:: TEXTBLOCK ::
____

Nach dieser Auslegung wäre das Herrn Niselli zur Last gelegte Verhalten nicht mehr strafbar, da der
beschlagnahmte Eisenschrott zur Wiederverwendung bestimmt war und deshalb nicht als Abfall eingestuft
werden könnte. Doch in dem Fall, dass diese Auslegung mit der Richtlinie 75/442 nicht vereinbar wäre,
müsste das Strafverfahren auf der Grundlage der erhobenen Anklage fortgeführt werden.
23
Unter gleichzeitigem Hinweis auf das von der Kommission gegen die Italienische Republik wegen eines
Verstoßes gegen deren Verpflichtungen aus der Richtlinie 75/442 eingeleitete Vertragsverletzungsverfahren
entschied das Tribunale penale Terni, das Verfahren auszusetzen und dem Gerichtshof folgende Fragen zur
Vorabentscheidung vorzulegen:
1.

____

:: DATENZEILEN ::

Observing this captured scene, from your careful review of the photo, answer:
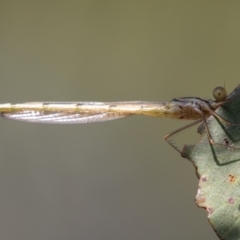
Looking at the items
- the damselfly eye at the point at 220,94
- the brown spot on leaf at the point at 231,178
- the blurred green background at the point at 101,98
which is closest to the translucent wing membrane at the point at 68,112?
the damselfly eye at the point at 220,94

____

:: KURZAUFGABE ::
Gib den Abschnitt des Textblocks wortgetreu aus, beginnend bei „Nach dieser Auslegung“ und endend bei „Anklage fortgeführt werden.“. Die Daten stehen in keinem Zusammenhang mit dem Textblock.

:: LÖSUNG ::
Nach dieser Auslegung wäre das Herrn Niselli zur Last gelegte Verhalten nicht mehr strafbar, da der
beschlagnahmte Eisenschrott zur Wiederverwendung bestimmt war und deshalb nicht als Abfall eingestuft
werden könnte. Doch in dem Fall, dass diese Auslegung mit der Richtlinie 75/442 nicht vereinbar wäre,
müsste das Strafverfahren auf der Grundlage der erhobenen Anklage fortgeführt werden.